TASK BRIEF → Repeat the lines of the listing below word for word, starting at the line containing "Working from nearest" and ending at the line containing "4. bbox=[49, 66, 68, 75]: overhead".
+ + + + + + +
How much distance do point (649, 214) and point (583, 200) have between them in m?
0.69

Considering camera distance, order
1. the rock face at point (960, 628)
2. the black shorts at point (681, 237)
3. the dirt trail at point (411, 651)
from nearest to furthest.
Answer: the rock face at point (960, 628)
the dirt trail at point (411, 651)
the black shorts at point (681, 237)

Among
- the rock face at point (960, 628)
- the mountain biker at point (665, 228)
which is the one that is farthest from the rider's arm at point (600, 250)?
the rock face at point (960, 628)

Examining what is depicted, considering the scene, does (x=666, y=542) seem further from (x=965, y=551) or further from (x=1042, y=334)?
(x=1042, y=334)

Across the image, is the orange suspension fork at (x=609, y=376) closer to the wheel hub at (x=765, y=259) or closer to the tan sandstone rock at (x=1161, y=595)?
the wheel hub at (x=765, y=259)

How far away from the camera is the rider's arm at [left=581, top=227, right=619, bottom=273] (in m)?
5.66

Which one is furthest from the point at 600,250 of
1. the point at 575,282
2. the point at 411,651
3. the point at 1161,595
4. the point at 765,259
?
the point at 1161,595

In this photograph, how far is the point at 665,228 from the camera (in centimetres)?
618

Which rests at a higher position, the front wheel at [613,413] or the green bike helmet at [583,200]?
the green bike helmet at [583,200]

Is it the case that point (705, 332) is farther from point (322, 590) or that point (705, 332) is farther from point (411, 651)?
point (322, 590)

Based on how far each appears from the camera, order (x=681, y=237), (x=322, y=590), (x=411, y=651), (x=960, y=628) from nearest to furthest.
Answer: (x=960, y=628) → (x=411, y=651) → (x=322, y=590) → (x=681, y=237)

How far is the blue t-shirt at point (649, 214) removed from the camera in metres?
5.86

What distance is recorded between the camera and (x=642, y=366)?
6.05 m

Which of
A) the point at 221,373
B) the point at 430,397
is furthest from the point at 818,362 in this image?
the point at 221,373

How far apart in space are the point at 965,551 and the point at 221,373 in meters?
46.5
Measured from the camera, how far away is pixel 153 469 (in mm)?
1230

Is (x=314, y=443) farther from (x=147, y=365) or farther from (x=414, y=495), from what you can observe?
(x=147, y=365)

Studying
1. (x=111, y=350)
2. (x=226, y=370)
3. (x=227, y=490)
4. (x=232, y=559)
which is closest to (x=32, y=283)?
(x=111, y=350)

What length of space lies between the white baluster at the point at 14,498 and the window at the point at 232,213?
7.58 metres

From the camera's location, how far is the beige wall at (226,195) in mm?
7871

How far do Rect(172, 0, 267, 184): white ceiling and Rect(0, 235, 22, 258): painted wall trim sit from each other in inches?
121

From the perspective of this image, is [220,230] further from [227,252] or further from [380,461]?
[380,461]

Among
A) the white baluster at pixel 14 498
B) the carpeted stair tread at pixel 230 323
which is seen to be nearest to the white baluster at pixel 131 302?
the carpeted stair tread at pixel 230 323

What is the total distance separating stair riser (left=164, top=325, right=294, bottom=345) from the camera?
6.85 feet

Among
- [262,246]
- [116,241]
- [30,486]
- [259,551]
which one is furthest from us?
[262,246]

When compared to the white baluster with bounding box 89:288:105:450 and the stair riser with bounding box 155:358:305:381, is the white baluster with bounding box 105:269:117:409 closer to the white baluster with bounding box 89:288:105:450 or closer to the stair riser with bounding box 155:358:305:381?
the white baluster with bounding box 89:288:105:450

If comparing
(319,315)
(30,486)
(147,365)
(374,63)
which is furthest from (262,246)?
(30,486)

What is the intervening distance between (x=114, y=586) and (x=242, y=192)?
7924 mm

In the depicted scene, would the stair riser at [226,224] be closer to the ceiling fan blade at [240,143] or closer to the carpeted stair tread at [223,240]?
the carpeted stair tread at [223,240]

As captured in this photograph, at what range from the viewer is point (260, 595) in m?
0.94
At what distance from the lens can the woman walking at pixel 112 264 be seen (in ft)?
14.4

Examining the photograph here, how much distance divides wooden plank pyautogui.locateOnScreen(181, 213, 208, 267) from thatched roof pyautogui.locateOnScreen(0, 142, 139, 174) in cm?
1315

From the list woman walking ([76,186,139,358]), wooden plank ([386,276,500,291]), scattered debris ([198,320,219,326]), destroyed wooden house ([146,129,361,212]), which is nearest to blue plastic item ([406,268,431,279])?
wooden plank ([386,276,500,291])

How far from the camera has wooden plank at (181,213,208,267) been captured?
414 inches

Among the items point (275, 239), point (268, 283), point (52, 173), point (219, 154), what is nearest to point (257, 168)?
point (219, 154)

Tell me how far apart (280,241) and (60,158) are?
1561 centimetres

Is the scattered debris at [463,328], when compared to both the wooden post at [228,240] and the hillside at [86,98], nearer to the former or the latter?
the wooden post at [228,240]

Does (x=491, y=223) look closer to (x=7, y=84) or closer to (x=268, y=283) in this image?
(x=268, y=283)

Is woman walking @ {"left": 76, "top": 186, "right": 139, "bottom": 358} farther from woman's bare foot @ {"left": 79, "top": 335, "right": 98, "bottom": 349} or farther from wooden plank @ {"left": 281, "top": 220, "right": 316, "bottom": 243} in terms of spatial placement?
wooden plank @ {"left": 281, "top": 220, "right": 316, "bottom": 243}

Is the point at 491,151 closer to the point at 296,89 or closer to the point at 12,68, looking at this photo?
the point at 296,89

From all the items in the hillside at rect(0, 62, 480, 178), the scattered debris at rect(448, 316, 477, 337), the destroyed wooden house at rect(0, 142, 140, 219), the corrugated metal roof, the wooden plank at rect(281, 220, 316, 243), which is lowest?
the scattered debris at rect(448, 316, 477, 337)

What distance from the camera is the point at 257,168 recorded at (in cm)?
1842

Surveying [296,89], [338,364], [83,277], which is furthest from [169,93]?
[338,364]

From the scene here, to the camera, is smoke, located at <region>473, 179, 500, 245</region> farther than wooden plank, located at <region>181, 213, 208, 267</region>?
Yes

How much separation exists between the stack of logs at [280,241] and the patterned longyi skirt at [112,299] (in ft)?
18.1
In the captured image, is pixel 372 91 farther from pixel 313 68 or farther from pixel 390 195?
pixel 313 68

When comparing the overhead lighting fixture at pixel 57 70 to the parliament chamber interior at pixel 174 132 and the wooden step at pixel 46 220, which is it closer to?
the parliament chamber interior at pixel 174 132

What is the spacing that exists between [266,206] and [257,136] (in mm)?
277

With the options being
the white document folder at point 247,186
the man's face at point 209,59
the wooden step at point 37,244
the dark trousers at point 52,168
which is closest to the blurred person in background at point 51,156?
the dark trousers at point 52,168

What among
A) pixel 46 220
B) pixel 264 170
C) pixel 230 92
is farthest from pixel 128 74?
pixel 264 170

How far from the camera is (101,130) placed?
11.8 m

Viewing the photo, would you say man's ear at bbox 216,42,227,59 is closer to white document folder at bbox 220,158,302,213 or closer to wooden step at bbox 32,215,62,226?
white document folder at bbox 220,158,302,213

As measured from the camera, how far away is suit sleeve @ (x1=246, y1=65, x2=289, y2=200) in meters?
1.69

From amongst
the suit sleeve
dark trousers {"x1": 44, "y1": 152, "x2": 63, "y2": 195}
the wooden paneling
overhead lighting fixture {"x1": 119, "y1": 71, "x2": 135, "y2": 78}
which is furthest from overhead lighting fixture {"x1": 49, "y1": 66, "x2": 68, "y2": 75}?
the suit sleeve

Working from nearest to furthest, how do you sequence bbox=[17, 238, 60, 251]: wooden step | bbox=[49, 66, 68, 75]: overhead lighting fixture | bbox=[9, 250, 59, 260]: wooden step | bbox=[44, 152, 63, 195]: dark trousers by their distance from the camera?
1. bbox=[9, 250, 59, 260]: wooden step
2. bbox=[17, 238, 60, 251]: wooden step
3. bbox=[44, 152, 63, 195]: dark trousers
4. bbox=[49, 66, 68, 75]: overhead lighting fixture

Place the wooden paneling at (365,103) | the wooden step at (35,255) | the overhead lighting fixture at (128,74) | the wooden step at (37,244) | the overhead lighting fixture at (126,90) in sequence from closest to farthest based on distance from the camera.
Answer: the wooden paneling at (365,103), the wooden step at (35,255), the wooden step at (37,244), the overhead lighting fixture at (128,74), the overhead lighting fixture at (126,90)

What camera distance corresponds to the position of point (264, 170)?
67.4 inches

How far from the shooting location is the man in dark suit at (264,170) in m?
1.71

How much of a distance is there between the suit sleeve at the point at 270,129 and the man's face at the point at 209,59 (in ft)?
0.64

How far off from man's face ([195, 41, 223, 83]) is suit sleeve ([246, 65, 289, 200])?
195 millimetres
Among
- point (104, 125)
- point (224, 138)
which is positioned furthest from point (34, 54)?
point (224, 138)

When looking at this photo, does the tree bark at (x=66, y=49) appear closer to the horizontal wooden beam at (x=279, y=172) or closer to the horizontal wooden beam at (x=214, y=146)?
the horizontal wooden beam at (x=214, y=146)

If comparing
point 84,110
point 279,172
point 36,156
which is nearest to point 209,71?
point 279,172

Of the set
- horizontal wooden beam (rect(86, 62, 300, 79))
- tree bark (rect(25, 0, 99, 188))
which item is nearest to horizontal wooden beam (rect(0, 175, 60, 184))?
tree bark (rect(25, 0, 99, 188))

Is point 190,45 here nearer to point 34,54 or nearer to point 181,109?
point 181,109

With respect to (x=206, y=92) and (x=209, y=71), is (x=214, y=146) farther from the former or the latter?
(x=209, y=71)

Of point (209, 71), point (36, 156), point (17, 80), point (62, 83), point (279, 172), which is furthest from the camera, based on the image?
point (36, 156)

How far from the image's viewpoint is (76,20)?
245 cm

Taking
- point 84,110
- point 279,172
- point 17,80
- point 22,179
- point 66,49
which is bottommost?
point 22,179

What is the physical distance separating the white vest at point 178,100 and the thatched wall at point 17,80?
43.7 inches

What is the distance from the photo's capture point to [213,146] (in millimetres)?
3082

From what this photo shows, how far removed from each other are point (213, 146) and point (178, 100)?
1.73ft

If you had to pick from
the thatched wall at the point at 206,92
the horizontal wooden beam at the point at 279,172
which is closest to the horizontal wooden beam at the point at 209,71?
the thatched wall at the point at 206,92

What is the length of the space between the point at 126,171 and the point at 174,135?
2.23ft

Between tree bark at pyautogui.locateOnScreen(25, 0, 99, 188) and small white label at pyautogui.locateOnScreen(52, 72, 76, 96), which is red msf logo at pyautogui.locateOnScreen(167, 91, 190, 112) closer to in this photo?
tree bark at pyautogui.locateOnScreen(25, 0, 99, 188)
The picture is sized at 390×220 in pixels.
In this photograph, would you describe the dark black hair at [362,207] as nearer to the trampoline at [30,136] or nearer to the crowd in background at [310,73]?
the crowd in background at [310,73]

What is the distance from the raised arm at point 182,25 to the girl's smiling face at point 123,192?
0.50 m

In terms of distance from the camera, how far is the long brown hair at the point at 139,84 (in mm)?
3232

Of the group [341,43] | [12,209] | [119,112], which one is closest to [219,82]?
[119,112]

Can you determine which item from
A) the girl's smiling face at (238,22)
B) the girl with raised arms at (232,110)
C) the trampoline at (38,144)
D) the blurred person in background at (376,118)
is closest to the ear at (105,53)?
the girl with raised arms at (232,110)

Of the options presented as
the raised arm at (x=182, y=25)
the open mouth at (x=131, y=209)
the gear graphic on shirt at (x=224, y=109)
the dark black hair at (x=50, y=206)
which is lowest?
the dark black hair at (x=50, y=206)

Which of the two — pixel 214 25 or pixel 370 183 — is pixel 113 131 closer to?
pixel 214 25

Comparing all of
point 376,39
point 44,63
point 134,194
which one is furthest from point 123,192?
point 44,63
+ + + + + + +
RESPONSE TO THIS EXERCISE →
Working from nearest to furthest, how do you sequence bbox=[17, 238, 60, 251]: wooden step | bbox=[49, 66, 68, 75]: overhead lighting fixture | bbox=[9, 250, 59, 260]: wooden step | bbox=[44, 152, 63, 195]: dark trousers by their distance from the camera?
1. bbox=[9, 250, 59, 260]: wooden step
2. bbox=[17, 238, 60, 251]: wooden step
3. bbox=[44, 152, 63, 195]: dark trousers
4. bbox=[49, 66, 68, 75]: overhead lighting fixture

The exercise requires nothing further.